Matthew McConaughey stood by the likes of The Wedding Planner, Failure To Launch and How To Lose A Guy In 10 Days during a chat with GQ. His interviewer was clearly trying to get him to disparage the pieces but he wouldn’t bite. Instead, he spoke at great lengths about how it was actually really hard to excel in these films. After being asked "is there work in the romantic comedies that you’re proud of?" Matthew McConaughey said,
"Absolutely. These things aren't easy. What's hard is to make them look easy. Those kinds of movies are what they are. They get pooh-poohed by critics. They get pooh-poohed by actors themselves. And in a way, I get it, but in other ways it's completely unfair. There's a buoyancy you need to make them work. I believe I gave them buoyancy. And some of the shoots were very difficult, with me trying to fight for the balls on the guy."

McConaughey wasn’t done with his staunch defense of these films. He then went on to explain how he had to fight tooth and nail to make each of the characters he portrayed relatable to both male and female viewers. In fact if people think that he sauntered through each of these performances then he’s pleased, because that was exactly the look he was going for.

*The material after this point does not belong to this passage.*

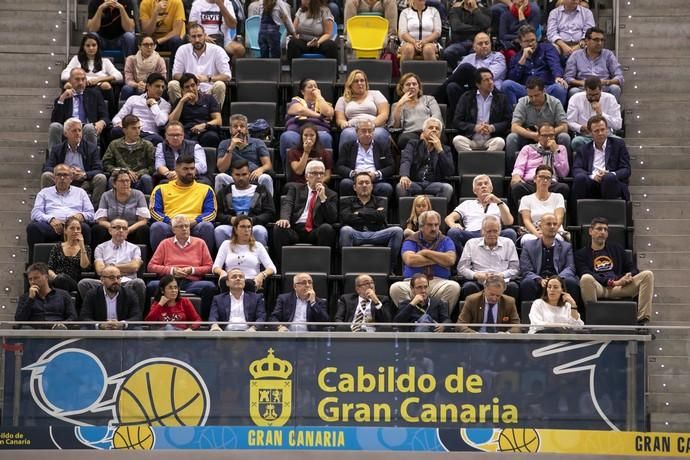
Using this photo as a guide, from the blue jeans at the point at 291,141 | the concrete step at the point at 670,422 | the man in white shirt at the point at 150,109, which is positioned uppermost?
the man in white shirt at the point at 150,109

"What's a romantic comedy? Boy meets girl. They get together. Something happens. Girl takes off. Boy chases girl. They get back together. The end. A lot of times the male is somewhat emasculated, meaning he has to crawl back and say, 'I'm nothing without you. If you don't take me back, I'm nothing.' And I was always like, "What girl wants that guy?"... Look, I'm happy if you think I 'cruised through' those. I did my work."

It’s actually somewhat refreshing to see an actor stand by lambasted pieces of work. Especially when you consider that because of his renaissance Matthew McConaughey could easily just turn on them and declare that they were worthless slices of mainstream entertainment. While it’s clearly true that Matthew McConaughey’s films during this period didn’t set the movie-world alight, they were never designed to be like that. They were meant to be escapist movies that took viewers on a light, romantic jaunt and had a few laughs along the way. And you can’t argue that each of them delivered on this front. Yes, True Detective, Dallas Buyers Club and, hopefully, Interstellar are more complex and mature movies, but that doesn’t mean the effort and toil that went into them is any different. It’s just easy, cool and a tad moronic to look at it that way.